▶ [Document segment]:
___
2 web technologies you need to dump now

Too many sites block or restrict users using modern technologies. You can easily avoid this suicidal path

2 web technologies you need to dump now
Wolfgang Stief

Repeat after me: It’s 2017, not 1997.

I’m amazed at how many websites—particularly appified ones like front ends to HR systems, financial services, and customer account management—use obsolete technologies.

As my father was known to say, they’re cruising for a bruising: The old technology actively turns off users (often by preventing them from accessing all or parts of the site) and offers a great reason for them to find a provider who knows what year it is. 

At the same time, many websites need to adopt modern technologies, not only stop using obsolete ones.

What technologies do I mean? Why, these of course.

Obsolete web tech: Internet Explorer

All too often, sites tell me I should be using Internet Explorer to access their services. Some have reached 2007 and support Chrome, but IE is what they expect and optimize for. It’s shocking to me that in 2017 website designers and web app developers haven’t figured out that IE is dead.

First, IE dependencies close your site and services to not only Mac users, but all of mobile. That’s suicidal, given that mobile web use is now approaching, is on par with, or has surpassed that of the desktop web, depending on whose numbers you believe. Regardless, there’s no dispute that the mobile web is huge, and blocking or underserving that audience is dumb.

Second, Microsoft has been warning developers for years to stop using IE-specific technologies like ActiveX. Windows 10’s consumer editions don’t even install IE by default; they run the new Edge browser. And Microsoft has made it clear that IE’s days are numbered even as an option for consumer and enterprise editions of Windows.

IE is dead. Stop developing for it.

Modern web technology: Safari

Oh, and stop pretending that Safari doesn’t exist. As I noted, a lot of IE-optimized sites have reached 2007 by adding support for Chrome and perhaps even Firefox. But Safari is studiously left off the list. I’ve long believed that comes from an age-old antipathy in IT to Apple technology (an interesting psychoanalysis someone should undertake). But like it or not, Safari is the default browser in MacOS and the only one in iOS (all those third-party iOS browsers still use Safari’s WebKit engine). Half of U.S. mobile devices run iOS. Need I say more?

Well, yes, I do: I get that Safari has idiosyncrasies that web developers don’t like. So what? It’s there, and it’s widely used. You’re cutting off your nose to spite your face if your disdain of the Safari browser causes you to penalize your audience. Honestly, if you jumped through all the crazy hoops that IE required to get from one incompatible version to the next, you can do it for Safari too—you’ll discover there are fewer hoops compared to IE.
___
▶ [Exercise A]:
According to the article on obsolete web technologies, which browser do the consumer editions of Windows 10 run instead of Internet Explorer?
▶ [Exercise B]:
Repeat a passage of the web technologies article word for word. Begin at the words "Too many sites" and stop after "using obsolete ones.".
▶ [Exercise C]:
Continue the article on web technologies from the point where it stops.
The records have no connection to the article on obsolete web technologies.

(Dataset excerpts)
___
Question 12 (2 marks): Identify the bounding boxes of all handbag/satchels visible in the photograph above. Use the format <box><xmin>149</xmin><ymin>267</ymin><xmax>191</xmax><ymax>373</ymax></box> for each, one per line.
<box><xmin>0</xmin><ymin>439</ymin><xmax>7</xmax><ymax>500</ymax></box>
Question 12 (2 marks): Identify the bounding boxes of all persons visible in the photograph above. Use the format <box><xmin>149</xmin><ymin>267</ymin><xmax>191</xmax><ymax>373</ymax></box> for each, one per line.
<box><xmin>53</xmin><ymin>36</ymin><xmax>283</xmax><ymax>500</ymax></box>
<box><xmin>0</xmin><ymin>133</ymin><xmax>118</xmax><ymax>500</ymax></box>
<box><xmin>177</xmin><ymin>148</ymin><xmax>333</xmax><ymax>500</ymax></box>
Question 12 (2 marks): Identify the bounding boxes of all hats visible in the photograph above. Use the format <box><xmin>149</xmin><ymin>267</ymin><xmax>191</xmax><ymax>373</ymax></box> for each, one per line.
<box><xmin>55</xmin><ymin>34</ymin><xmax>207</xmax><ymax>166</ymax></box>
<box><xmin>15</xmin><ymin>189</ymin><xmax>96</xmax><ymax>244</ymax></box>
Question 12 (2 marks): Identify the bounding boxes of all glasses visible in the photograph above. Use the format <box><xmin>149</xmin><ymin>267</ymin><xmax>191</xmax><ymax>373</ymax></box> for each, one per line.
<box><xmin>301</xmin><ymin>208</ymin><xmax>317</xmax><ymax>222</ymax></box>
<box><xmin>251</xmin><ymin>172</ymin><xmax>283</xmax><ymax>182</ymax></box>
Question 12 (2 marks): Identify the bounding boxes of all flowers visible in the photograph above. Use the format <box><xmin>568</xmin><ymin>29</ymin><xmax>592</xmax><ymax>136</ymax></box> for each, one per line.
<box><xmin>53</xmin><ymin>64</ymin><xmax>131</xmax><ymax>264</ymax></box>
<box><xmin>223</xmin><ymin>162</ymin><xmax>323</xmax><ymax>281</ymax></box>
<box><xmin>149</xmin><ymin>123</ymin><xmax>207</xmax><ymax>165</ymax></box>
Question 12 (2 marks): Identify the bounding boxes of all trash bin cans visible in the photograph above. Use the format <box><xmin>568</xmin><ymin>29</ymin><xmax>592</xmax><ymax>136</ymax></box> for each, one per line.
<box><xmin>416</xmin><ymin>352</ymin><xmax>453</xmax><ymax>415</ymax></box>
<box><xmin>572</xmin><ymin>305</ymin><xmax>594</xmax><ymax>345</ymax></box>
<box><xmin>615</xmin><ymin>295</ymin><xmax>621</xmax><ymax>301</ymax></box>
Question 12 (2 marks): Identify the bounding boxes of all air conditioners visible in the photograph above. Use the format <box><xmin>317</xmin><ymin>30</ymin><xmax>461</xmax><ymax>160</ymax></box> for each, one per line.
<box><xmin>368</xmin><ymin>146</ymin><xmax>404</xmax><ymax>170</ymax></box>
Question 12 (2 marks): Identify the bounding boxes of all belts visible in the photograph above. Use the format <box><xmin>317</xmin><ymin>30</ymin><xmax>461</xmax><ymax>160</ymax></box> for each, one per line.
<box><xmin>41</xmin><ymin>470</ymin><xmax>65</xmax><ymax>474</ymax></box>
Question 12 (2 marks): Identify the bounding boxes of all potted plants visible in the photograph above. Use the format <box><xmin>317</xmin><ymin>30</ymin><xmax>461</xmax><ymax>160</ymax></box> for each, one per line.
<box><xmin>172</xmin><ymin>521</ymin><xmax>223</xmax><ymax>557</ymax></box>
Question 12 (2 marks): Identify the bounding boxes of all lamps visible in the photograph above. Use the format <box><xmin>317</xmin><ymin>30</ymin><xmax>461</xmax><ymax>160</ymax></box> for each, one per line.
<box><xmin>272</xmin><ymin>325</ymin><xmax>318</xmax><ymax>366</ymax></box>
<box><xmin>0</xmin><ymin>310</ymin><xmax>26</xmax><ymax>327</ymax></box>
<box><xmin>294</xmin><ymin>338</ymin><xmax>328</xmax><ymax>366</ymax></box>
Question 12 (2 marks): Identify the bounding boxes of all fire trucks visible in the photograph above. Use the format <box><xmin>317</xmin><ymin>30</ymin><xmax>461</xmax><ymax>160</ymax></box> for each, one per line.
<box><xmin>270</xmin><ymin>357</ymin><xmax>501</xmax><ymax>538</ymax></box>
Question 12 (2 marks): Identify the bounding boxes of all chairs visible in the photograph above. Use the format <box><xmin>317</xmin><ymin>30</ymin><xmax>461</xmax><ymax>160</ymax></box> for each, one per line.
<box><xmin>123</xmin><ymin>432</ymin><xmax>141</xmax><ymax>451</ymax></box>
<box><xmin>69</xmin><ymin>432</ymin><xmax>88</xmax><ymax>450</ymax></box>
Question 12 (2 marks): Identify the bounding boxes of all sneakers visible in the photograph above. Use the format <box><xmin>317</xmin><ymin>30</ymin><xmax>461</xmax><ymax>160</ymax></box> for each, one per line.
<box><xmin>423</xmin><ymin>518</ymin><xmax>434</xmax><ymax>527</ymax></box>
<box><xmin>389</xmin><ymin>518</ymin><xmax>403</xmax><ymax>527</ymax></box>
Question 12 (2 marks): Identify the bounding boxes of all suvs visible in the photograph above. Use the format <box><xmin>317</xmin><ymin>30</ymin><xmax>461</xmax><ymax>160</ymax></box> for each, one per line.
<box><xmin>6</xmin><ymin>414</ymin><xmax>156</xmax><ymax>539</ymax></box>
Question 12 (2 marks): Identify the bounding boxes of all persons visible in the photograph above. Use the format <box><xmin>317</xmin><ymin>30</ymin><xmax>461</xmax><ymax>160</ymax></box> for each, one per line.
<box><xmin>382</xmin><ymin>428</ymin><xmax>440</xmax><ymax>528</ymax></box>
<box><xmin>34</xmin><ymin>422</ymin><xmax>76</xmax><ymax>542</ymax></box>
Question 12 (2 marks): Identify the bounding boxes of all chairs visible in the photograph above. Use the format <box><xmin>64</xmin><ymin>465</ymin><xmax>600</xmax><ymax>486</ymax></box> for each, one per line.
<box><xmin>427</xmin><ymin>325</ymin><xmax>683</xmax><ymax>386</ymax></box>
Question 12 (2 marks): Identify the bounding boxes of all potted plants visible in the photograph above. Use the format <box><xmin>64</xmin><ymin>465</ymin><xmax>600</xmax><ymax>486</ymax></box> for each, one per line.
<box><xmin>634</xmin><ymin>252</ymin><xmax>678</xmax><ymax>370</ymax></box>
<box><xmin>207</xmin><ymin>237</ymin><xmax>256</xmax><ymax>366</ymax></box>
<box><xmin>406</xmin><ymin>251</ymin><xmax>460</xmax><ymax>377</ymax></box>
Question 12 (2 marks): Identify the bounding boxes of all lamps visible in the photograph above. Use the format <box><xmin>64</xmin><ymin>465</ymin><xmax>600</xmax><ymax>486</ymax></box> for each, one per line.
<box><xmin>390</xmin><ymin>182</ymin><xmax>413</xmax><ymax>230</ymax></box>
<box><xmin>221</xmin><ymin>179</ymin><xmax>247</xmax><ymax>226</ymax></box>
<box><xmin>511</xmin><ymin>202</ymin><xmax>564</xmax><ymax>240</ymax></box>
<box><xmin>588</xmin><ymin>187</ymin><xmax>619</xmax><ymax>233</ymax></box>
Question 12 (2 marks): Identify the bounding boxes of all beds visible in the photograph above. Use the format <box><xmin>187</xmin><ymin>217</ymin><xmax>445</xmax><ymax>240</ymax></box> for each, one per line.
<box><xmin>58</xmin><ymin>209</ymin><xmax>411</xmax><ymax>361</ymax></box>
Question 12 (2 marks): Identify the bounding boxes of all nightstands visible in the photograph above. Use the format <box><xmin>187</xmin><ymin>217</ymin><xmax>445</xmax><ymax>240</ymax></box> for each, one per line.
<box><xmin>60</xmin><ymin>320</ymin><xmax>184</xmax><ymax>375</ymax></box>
___
▶ [Reply A]:
They run the new Edge browser.

▶ [Reply B]:
Too many sites block or restrict users using modern technologies. You can easily avoid this suicidal path

2 web technologies you need to dump now
Wolfgang Stief

Repeat after me: It’s 2017, not 1997.

I’m amazed at how many websites—particularly appified ones like front ends to HR systems, financial services, and customer account management—use obsolete technologies.

As my father was known to say, they’re cruising for a bruising: The old technology actively turns off users (often by preventing them from accessing all or parts of the site) and offers a great reason for them to find a provider who knows what year it is. 

At the same time, many websites need to adopt modern technologies, not only stop using obsolete ones.

▶ [Reply C]:
Obsolete web tech: Adobe Flash

When FutureWave invented Flash two decades ago, it was a marvel. Today, it’s an albatross. Even the current owner of the Flash technology, Adobe, has given up on Flash. Yet Flash remains common for both video playback and applets. 

That reality again excludes all (!!!) mobile users. Worse, it’s excluding a growing percentage of desktops because Flash’s notorious history of security holes has led browser makers to increasingly disable Flash as part of a longer-term intent to fully prevent its adoption.

Flash is both dangerous and dying. Get rid of it!

Modern web tech: Responsive design

Another 1997 mindset that needs to end is the fixed-design approach to websites. It’s 2017, and responsive design should be the norm. After all, both the iPhone and Android smartphone are hitting their decade mark.

Yet so many websites still cram a desktop-sized screen on to a smartphone, shrinking the contents, so they can’t be read, much less interacted with. If you’re lucky, you can zoom in and pan through the page (I know, such luck!); if you’re not lucky, some functions (often, menus and other control UI) remain offscreen because they exist outside the main element’s viewport.

Websites should use the well-established, mature responsive design approaches already out there, from HTML5 to CSS 3 to mobile- and touch-savvy JavaScript libraries. Any site should work on any device, but too many sites treat mobile as the unwanted stepchild, offensively favoring the desktop instead of embracing all users.

If your sites and services still use these obsolete web technologies and not modern web tech, get cracking on making them modern. It’ll be 2018 before you know it.